- _Estratto del documento_:

┏━━

Il piatto è ricco. Anzi, ricchissimo: 524 miliardi di dollari. Più o meno quanto vale il PIL degli Emirati Arabi Uniti. Secondo la Banca Mondiale è questo il costo necessario per la ricostruzione dell'Ucraina nel prossimo decennio. Più che la cifra totale, è però interessante provare a capire a chi andranno tutti questi soldi.
“Da un lato la ricostruzione rappresenta un interesse strategico per gli alleati, chiamati a sostenere il tessuto produttivo e sociale dell'Ucraina”, premette Giada Bilancioni, Research Trainee presso il Centro Russia, Caucaso e Asia Centrale dell'ISPI. “Dall’altro, è un'opportunità per le imprese: possono stringere nuove partnership e posizionarsi in un mercato che, proprio a causa della guerra, offre oggi condizioni d’ingresso più favorevoli, incentivi competitivi e procedure semplificate.”
Ricostruire l’infrastruttura, soprattutto quella energetica
Partiamo dai dati. Secondo il Fourth Rapid Damage and Needs Assessment, pubblicato dalla Banca Mondiale a febbraio del 2025, l'invasione russa ha provocato danni nel paese pari a 176 miliardi di dollari. Questo considerando solo la distruzione materiale di edifici e infrastrutture di vario genere fino alla fine del 2024, e senza tenere conto, ad esempio, dei costi sanitari.
Qualche numero aiuta a comprendere meglio la portata del fenomeno. I danni agli edifici abitativi sono stati quantificati in 57 miliardi di dollari, quelli ai sistemi di trasporto in 36 miliardi, quelli subiti dal settore dell'energia in 20 miliardi. C'è però una tendenza che colpisce più di altre: i danni alle infrastrutture energetiche sono quasi raddoppiati (+ 93%) tra il 2023 e il 2024. È proprio su questo terreno che stanno cercando di inserirsi diversi gruppi internazionali.
La danese Vestas, ad esempio, ha già venduto all'azienda privata ucraina Dtek 83 turbine eoliche, per una capacità complessiva di 498 MW: serviranno per realizzare la centrale di Tyligulska, il più grande progetto eolico del paese. Nel giugno scorso la statunitense GE Vernova ha firmato un'intesa con la stessa Dtek per sviluppare progetti eolici, modernizzare la rete elettrica del paese e produrre energia con turbine a gas.
Anche la francese Schneider Electric sta collaborando con Dtek, principale investitore privato nel settore energetico ucraino: le due società hanno firmato un accordo per modernizzare la rete elettrica nazionale sviluppando sistemi di accumulo attraverso batterie, sia all'interno che all'esterno del paese, con l'obiettivo di creare una rete energetica più resistente agli attacchi russi.

┗━━

[Righe contenute in un insieme di dati]

┏━━

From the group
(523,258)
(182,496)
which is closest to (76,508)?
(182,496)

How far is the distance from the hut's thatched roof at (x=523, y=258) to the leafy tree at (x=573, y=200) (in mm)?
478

┗━━

- _Richieste_:
A: Secondo l'articolo sulla ricostruzione dell'Ucraina, quante turbine eoliche ha venduto Vestas a Dtek?
B: Prosegui l'articolo sulla ricostruzione dell'Ucraina a partire dall'ultima frase riportata.
Le righe non hanno alcun ruolo in quanto richiesto qui.

- _Risposte per richiesta_:
A: 83 turbine eoliche.

B:
Donazioni internazionali
Questi tre accordi evidenziano due fatti: da una parte l'importanza di Dtek, gruppo controllato dall'imprenditore ucraino Rinat Akhmetov; dall'altra la rilevanza delle donazioni internazionali. Per spiegare quest'ultimo punto servono i dati. Quelli raccolti dal tedesco Kiel Institute indicano che, dall'inizio della guerra fino al 30 giugno del 2025, in termini di sostegno finanziario (esclusi quindi aiuti militari e umanitari) l'UE ha donato 60,5 miliardi di euro all'Ucraina, più di quanto fatto dagli USA.
Se poi si guarda a quali sono stati i singoli paesi più generosi in rapporto al PIL, sul podio ci sono Danimarca, Estonia e Lituania, seguiti a distanza da Lettonia, Svezia e Finlandia. Includendo invece l'assistenza militare, i più attivi sono stati di gran lunga gli Stati Uniti, poi Germania, Francia, Regno Unito e Giappone. E l'Italia? È nona nella classifica generale degli aiuti, con un totale di 11,3 miliardi di euro donati all'Ucraina tra aiuti individuali e tramite le istituzioni europee.
Garanzie contro i rischi: il ruolo delle ECA
Per fare affari in Ucraina non basta però provenire da una nazione dimostratasi generosa con il governo di Kiev. Ci vuole organizzazione, una certa dose di coraggio e, soprattutto, spalle finanziarie larghe. “Le principali sfide per le aziende private internazionali che operano in Ucraina riguardano innanzitutto l'accesso a fonti di credito adeguate e a strumenti assicurativi in grado di coprire i rischi legati agli investimenti”, puntualizza Bilancioni dell'ISPI.
Accettare una commessa importante in Ucraina vuol dire infatti assumersi rischi, a partire dalla banale considerazione che la guerra non è finita e un vincitore sicuro (cioè un pagatore) al momento non c'è. Per questo sono fondamentali le ECA (Export Credit Agencies), società pubbliche che assicurano i crediti vantati dalle aziende private grazie a garanzie statali. “Una delle più attive nel settore civile ucraino è sicuramente quella danese, soprattutto nel settore rinnovabili, ma c'è anche quella britannica”, fa notare una fonte del settore.
Eifo, la ECA danese, nel marzo 2023 ha istituito un programma di prestiti e garanzie dedicato all'Ucraina, con una disponibilità di 2,8 miliardi di corone, pari a circa 375 milioni di euro. Più esplicita la britannica UK Export Finance, che a luglio dell'anno scorso ha comunicato di aver messo a disposizione 26,3 milioni di sterline per garantire un prestito elargito da Citibank a due gruppi privati, Dogus e Onur, per ricostruire sei ponti nella zona di Kiev.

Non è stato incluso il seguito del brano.